╭─ RECORD EXTRACTS

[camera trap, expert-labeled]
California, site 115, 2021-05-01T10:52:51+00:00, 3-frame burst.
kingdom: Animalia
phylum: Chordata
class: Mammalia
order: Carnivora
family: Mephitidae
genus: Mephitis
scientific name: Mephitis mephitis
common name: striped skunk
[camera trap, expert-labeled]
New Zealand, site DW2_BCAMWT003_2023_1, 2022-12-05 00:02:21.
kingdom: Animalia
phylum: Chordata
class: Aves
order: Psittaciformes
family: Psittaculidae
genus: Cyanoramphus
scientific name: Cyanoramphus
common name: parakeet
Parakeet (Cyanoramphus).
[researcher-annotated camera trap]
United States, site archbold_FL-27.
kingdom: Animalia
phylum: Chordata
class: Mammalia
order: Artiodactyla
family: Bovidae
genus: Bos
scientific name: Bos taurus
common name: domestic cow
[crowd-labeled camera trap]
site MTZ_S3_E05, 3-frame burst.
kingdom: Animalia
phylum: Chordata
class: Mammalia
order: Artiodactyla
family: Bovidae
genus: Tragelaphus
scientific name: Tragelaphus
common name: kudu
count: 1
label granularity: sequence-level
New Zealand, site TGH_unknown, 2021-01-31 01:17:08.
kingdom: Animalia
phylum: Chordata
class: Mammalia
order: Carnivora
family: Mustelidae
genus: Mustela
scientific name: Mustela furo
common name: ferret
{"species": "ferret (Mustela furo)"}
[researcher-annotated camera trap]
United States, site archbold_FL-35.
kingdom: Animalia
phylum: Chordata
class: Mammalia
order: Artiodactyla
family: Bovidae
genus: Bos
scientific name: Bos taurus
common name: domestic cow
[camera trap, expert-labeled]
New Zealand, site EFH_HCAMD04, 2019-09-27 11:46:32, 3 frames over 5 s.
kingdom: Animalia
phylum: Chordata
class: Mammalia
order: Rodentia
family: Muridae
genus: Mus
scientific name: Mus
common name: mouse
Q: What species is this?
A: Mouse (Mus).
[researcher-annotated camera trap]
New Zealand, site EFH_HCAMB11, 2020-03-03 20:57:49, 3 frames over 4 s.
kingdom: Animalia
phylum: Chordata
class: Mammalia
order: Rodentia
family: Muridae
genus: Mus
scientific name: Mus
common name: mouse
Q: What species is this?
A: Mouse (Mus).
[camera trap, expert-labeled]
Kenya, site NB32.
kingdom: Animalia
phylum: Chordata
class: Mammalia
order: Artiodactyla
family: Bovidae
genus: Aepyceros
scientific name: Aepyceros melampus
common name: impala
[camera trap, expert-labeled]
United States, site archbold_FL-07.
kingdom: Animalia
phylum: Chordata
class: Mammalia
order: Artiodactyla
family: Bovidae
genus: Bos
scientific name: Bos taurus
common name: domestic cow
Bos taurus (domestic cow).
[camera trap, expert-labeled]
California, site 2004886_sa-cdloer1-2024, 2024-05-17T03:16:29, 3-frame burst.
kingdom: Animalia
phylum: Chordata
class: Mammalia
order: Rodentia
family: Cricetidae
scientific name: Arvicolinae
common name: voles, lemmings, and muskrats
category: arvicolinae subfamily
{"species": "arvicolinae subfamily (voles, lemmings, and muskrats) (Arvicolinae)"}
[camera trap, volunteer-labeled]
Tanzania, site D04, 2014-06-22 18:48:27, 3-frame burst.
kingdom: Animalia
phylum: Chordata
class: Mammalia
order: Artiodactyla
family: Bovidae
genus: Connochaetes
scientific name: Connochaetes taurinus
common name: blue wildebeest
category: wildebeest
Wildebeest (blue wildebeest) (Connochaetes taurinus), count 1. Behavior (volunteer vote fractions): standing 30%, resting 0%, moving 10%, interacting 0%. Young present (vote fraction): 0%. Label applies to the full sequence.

╰─

PROMPT:
Starting with the line that holds "scientific name: Tragelaphus" and ending with the line that holds "New Zealand, site EFH_HCAMD04, 2019-09-27", retype every line in the data above exactly, and nothing else.

OUTPUT FOR THIS EXERCISE:
scientific name: Tragelaphus
common name: kudu
count: 1
label granularity: sequence-level
New Zealand, site TGH_unknown, 2021-01-31 01:17:08.
kingdom: Animalia
phylum: Chordata
class: Mammalia
order: Carnivora
family: Mustelidae
genus: Mustela
scientific name: Mustela furo
common name: ferret
{"species": "ferret (Mustela furo)"}
[researcher-annotated camera trap]
United States, site archbold_FL-35.
kingdom: Animalia
phylum: Chordata
class: Mammalia
order: Artiodactyla
family: Bovidae
genus: Bos
scientific name: Bos taurus
common name: domestic cow
[camera trap, expert-labeled]
New Zealand, site EFH_HCAMD04, 2019-09-27 11:46:32, 3 frames over 5 s.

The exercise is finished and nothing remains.